■ Document passage ■
□ □ □ □ □

Perhaps this is another case where better helper functions could be
useful? We already have one (Zotero.Utilities.getItemArray()), but it
isn't particularly used (about 10% of all translators), perhaps
because there are too many cases it can't handle.

Simon

Bruce D'Arcus

unread,
Jun 22, 2010, 9:12:54 AM6/22/10
to zoter...@googlegroups.com
On Tue, Jun 22, 2010 at 5:36 AM, skornblith <si...@simonster.com> wrote:

...

> We can certainly write a helper function to take input that looks like
> that—I'll look into it. I think scraping multiple authors could be a
> sticky issue, though, and I'd welcome input on that.

Do we have any data on the sorts of contributor list cases we can expect?

I would guess there are some cases where each contributor is wrapped
in its own tag, such that could specific it with xpath of css
selectors, but that the more common case is free text like "John Doe
and Jane Smith"?

□ □ □ □ □

■ Raw data ■
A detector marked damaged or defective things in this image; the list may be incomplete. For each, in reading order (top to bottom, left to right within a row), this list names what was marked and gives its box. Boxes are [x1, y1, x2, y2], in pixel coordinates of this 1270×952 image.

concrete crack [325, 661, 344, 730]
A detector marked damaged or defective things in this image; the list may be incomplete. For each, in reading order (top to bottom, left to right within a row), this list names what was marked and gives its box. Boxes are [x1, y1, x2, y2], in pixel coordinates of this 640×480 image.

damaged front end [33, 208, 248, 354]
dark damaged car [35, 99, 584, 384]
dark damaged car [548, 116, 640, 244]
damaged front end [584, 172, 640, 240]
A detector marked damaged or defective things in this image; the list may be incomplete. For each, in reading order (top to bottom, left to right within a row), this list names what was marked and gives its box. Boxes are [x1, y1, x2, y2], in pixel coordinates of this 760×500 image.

□ □ □ □ □

■ Task list ■
- 1) Summarize the Zotero thread in two sentences.
- 2) Reproduce the Zotero thread from "Bruce D'Arcus" up to and including "we can expect?".

■ Solutions for each task ■
- 1) Simon suggests that better helper functions could be useful, noting that the existing Zotero.Utilities.getItemArray() is used by only about 10% of translators, perhaps because there are too many cases it can't handle. Bruce D'Arcus asks whether there is any data on the kinds of contributor lists to expect, guessing that some cases wrap each contributor in its own tag but that free text like "John Doe and Jane Smith" is more common.

- 2)
Bruce D'Arcus

unread,
Jun 22, 2010, 9:12:54 AM6/22/10
to zoter...@googlegroups.com
On Tue, Jun 22, 2010 at 5:36 AM, skornblith <si...@simonster.com> wrote:

...

> We can certainly write a helper function to take input that looks like
> that—I'll look into it. I think scraping multiple authors could be a
> sticky issue, though, and I'd welcome input on that.

Do we have any data on the sorts of contributor list cases we can expect?